Depletion of Ska1 and Ska2 results in a metaphase delay. (A) HeLa S3 cells were treated for 48 h with control (GL2), or Ska1- and Ska2-specific siRNAs, respectively. The mitotic indexes were determined by light microscopy. (B) The same cells as in (A) were fixed and stained with DAPI (DNA). Scale bar=20 μm. (C) Live-cell imaging of H2B-GFP expressing HeLa S3 cells. Selected images show H2B-GFP stained chromosomes of Hela S3 cells progressing through mitosis. Cells were treated with GL2 (control), or Ska1- and Ska2-specific siRNAs, respectively, for 30 h before filming. T=0 was defined as the time point at which chromosome condensation became evident (prophase). Time points are indicated in minutes. Arrows point to chromosomes that have transiently moved out of the metaphase plate.
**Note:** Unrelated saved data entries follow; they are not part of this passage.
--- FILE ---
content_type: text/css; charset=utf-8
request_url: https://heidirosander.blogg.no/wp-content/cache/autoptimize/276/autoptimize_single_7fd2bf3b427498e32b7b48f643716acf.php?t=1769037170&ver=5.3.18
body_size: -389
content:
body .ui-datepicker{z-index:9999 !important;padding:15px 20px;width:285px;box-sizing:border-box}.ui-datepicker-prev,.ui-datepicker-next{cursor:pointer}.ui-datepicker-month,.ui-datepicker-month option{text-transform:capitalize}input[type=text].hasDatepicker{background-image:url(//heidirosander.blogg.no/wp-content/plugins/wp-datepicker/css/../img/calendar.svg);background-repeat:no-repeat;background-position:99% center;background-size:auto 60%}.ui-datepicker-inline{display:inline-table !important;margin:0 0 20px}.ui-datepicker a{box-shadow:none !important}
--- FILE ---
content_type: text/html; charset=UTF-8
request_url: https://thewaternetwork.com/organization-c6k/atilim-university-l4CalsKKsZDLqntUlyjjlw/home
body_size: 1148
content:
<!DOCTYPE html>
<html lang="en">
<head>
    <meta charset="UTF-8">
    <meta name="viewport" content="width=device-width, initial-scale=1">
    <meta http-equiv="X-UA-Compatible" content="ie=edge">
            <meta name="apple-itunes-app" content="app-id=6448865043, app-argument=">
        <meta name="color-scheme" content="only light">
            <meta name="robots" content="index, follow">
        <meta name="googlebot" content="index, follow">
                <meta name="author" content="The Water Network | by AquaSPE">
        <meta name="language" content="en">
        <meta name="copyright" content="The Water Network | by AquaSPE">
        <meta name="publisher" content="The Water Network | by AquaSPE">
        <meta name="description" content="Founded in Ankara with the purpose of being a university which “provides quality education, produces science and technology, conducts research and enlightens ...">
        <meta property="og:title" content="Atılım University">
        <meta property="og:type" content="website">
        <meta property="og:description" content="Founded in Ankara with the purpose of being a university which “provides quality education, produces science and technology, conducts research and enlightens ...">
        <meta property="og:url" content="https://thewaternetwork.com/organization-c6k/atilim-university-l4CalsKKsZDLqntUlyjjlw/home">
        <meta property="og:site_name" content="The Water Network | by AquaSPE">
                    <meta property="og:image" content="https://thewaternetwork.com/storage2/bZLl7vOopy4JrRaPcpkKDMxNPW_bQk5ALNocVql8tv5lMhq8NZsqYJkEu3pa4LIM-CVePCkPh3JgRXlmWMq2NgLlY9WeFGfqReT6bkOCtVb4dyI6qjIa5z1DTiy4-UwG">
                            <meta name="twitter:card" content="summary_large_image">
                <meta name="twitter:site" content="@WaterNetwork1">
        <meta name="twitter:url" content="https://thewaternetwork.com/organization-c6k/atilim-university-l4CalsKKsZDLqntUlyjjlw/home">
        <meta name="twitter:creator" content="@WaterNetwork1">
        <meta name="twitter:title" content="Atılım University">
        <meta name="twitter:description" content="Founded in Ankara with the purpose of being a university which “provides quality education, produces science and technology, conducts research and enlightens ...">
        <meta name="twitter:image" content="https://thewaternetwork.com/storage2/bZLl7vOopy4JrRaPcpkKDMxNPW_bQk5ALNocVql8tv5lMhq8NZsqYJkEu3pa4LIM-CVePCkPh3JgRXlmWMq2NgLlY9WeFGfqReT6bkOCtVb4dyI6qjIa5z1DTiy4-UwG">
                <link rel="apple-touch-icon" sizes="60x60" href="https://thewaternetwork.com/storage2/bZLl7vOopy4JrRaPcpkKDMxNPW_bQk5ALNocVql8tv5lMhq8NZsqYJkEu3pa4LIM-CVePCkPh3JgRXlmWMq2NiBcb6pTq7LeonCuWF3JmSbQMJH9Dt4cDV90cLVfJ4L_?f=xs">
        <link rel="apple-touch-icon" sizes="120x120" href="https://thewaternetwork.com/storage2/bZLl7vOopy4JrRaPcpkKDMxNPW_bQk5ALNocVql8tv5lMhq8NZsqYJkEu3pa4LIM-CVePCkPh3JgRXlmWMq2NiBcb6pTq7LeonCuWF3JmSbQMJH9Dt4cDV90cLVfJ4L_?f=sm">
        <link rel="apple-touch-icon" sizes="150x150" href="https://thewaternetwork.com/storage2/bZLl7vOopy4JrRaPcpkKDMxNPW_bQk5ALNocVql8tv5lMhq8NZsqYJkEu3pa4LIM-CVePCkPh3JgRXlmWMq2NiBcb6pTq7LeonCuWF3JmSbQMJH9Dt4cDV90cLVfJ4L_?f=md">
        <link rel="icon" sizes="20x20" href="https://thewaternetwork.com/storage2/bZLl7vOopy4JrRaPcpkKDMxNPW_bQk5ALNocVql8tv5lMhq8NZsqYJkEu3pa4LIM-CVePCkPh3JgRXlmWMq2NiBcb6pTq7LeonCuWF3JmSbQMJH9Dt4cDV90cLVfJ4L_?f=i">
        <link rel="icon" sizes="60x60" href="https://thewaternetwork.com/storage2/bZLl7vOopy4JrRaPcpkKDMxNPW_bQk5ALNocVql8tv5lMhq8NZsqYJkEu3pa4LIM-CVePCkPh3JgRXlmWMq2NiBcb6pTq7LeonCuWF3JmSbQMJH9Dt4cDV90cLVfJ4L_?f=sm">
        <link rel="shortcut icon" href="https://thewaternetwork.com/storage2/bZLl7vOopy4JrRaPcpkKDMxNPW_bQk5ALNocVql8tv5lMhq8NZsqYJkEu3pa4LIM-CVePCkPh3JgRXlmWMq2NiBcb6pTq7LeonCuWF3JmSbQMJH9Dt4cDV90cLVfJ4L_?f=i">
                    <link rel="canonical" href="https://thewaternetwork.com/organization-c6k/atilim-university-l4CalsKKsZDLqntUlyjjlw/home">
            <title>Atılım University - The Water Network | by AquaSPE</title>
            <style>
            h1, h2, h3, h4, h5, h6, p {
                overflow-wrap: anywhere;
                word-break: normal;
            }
Scale bar=10 μm. (D) The durations of different periods from prophase to anaphase onset were calculated from time-lapse movies (C) of at least 37 control (GL2), and at least 76 Ska1 and Ska2 siRNA-treated cells. T=0 was defined as in (C). Complete alignment was defined as the duration from T=0 to the first time point at which a perfect metaphase plate was observed and anaphase onset was calculated from the first frame at which chromosome segregation was visible. Histograms show the percentages of mitotic cells that had progressed within the indicated time frames from prophase to the first complete metaphase plate (left panel) and from first metaphase plate to anaphase onset (right panel).

Figure 6

Characterisation of Ska-depletion phenotype. (A) HeLa S3 cells were treated for 48 h with control (GL2), Ska1-, Ska2- and Nuf2-specific siRNAs, respectively. They were fixed directly (left column, 37°C) or after incubation for 10 min at 4°C (right column, 4°C) before staining with anti-α-tubulin antibody (green), CREST serum (red) and DAPI (DNA, blue). (B) HeLa S3 cells were treated for 48 h with control (GL2), or Ska1- and Ska2-specific siRNAs, respectively, then fixed with PTEMF and stained with anti-Mad2 antibody (red), CREST serum (green) and DAPI (DNA, blue). Scale bars=10 μm. (C) Quantification of the mitotic indices (300 cells each) after 48 h of Ska1 and Ska2 siRNA together with control GL2 siRNA or after simultaneous depletion of Mad2.